Benton MacKaye ( ; March 6, 1879 – December 11, 1975) was an American forester, planner and conservationist. He was born in Stamford, Connecticut; his father was actor and dramatist Steele MacKaye. After studying forestry at Harvard University, Benton taught there for several years. He held positions in the U.S. Forest Service, the Tennessee Valley Authority, and the U.S. Department of Labor; he was also a member of the Technical Alliance where he participated in the Energy Survey of North America.

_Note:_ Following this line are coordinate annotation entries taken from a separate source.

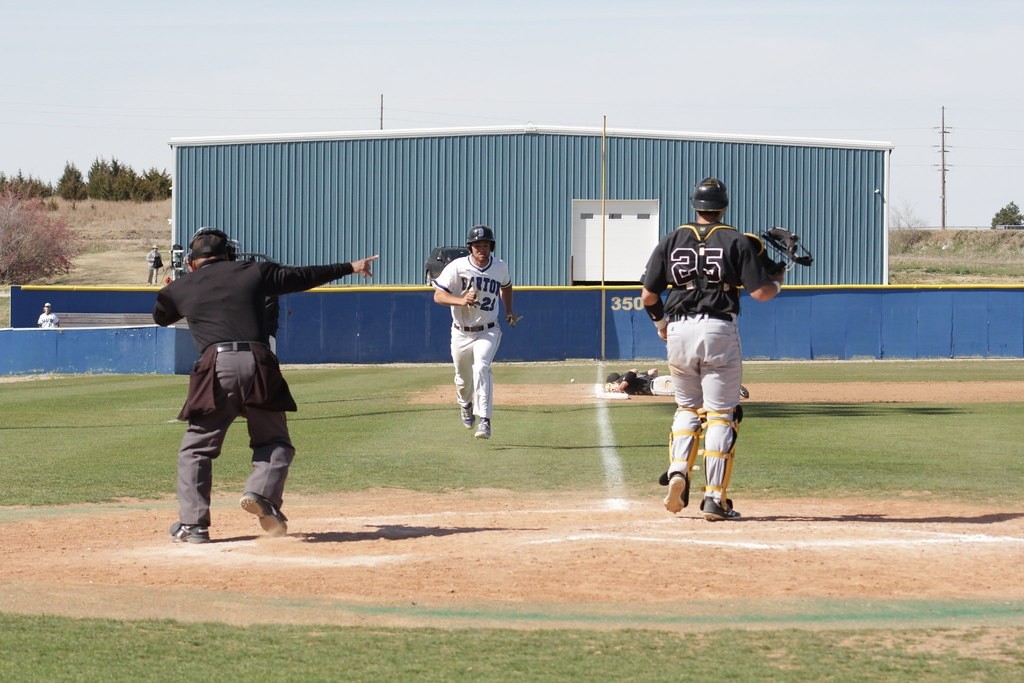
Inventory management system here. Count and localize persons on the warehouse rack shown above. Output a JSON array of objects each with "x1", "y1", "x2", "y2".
[
  {"x1": 146, "y1": 243, "x2": 161, "y2": 283},
  {"x1": 37, "y1": 302, "x2": 60, "y2": 327},
  {"x1": 640, "y1": 177, "x2": 783, "y2": 522},
  {"x1": 154, "y1": 226, "x2": 380, "y2": 538},
  {"x1": 431, "y1": 224, "x2": 518, "y2": 437},
  {"x1": 607, "y1": 370, "x2": 749, "y2": 398}
]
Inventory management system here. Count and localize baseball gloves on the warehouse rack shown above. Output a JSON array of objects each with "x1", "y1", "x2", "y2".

MacKaye helped pioneer the idea of land preservation for recreation and conservation purposes and was a strong advocate of balancing human needs and those of nature; he coined the term "geotechnics" to describe this philosophy. In addition to writing the first argument against urban sprawl, MacKaye also authored two books, The New Exploration: A Philosophy of Regional Planning and Expedition Nine: A Return to a Region. Thirteen of his essays were published in the collection From Geography to Geotechnics. A co-founder of The Wilderness Society, he is best known as the originator of the Appalachian Trail, an idea he presented in his 1921 journal article entitled "An Appalachian Trail: A Project in Regional Planning." The Benton MacKaye Trail, some portions of which coincide with the Appalachian Trail, is named after him.

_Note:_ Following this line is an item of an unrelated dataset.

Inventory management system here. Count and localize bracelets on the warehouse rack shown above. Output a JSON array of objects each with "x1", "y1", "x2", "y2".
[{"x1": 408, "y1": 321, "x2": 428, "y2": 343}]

In order to escape the bustle of city life, the family took to visiting Shirley Center, Massachusetts, a quiet village 30 miles from Boston that Benton would continue to visit throughout his life. In 1888, his brother William purchased an estate in Shirley that the family would come to call "The Cottage". Eight-year-old Benton was enamored with the beauty and freedom of the country, proclaiming he enjoyed it far more than urban existence. Shortly after William died of a sudden respiratory disease in 1889, the family moved to Washington, D.C. An indifferent student, MacKaye once described school as "a place that boys like to run away from". Drawn to the study of the natural world, he often pursued knowledge on his own; he spent much time in the Smithsonian, making sketches of the abundant collections and volunteering to help scientists in their labs. He befriended assistant curator James Benedict and attended lectures given by Civil War hero John Wesley Powell and arctic explorer Robert Peary.

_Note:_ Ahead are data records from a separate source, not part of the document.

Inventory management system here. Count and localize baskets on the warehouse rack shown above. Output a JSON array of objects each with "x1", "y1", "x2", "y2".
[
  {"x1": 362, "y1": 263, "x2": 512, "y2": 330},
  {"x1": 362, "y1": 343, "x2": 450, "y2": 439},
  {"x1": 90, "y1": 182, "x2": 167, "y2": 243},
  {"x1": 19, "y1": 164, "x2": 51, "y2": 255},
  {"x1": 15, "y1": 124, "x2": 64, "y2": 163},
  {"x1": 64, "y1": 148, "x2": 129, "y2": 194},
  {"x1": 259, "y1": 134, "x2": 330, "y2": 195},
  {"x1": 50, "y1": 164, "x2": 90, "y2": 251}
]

His early immersion in nature helped him cope with tragedy that eventually struck the MacKaye family; his frequently absent father died in 1894, when Benton was fourteen. While attending high school in Cambridge, he began charting the landscape around Shirley Center, documenting vegetation, landforms, rivers, and roads in numbered notebooks. Lewis Mumford, a close friend of MacKaye and his future biographer, wrote that "This direct, first-hand education through the senses and feelings, with its deliberate observation of nature in every guise—including the human animal—has nourished MacKaye all his life."
MacKaye made some important contributions during the early years of national forestry. While working as a forest examiner in the 1910s, he performed groundbreaking research on the impacts of forest cover on surface runoff in New Hampshire's White Mountains. This was during a time in which an intense debate regarding the connection between deforestation and irregular streamflow was occurring, and MacKaye's scientific evidence that forest cover controlled streamflow helped in the creation of the White Mountain National Forest.
In 1913, while living in Washington D.C., Mackaye helped form a social activist group called the Hell Raisers. Composed of government workers, congressional staffers, and journalists, the informal group aimed to raise public awareness about social and political issues. He married the suffragist Jessie Belle Hardy Stubbs in 1915.
The Pinhoti National Recreation Trail is considered the realization of MacKaye's original 1921 vision of a trail extending the length of the Appalachian Mountain chain, connecting several existing trails and sprinkled with permanent camps to "stimulate every line of outdoor non-industrial endeavor," including recreation, recuperation, agriculture and study. MacKaye hoped to spark a "back to the land" movement to relieve the ills of urban industrial life.
On June 17, 2011 he was inducted into the Appalachian Trail Hall of Fame at the Appalachian Trail Museum as a charter member.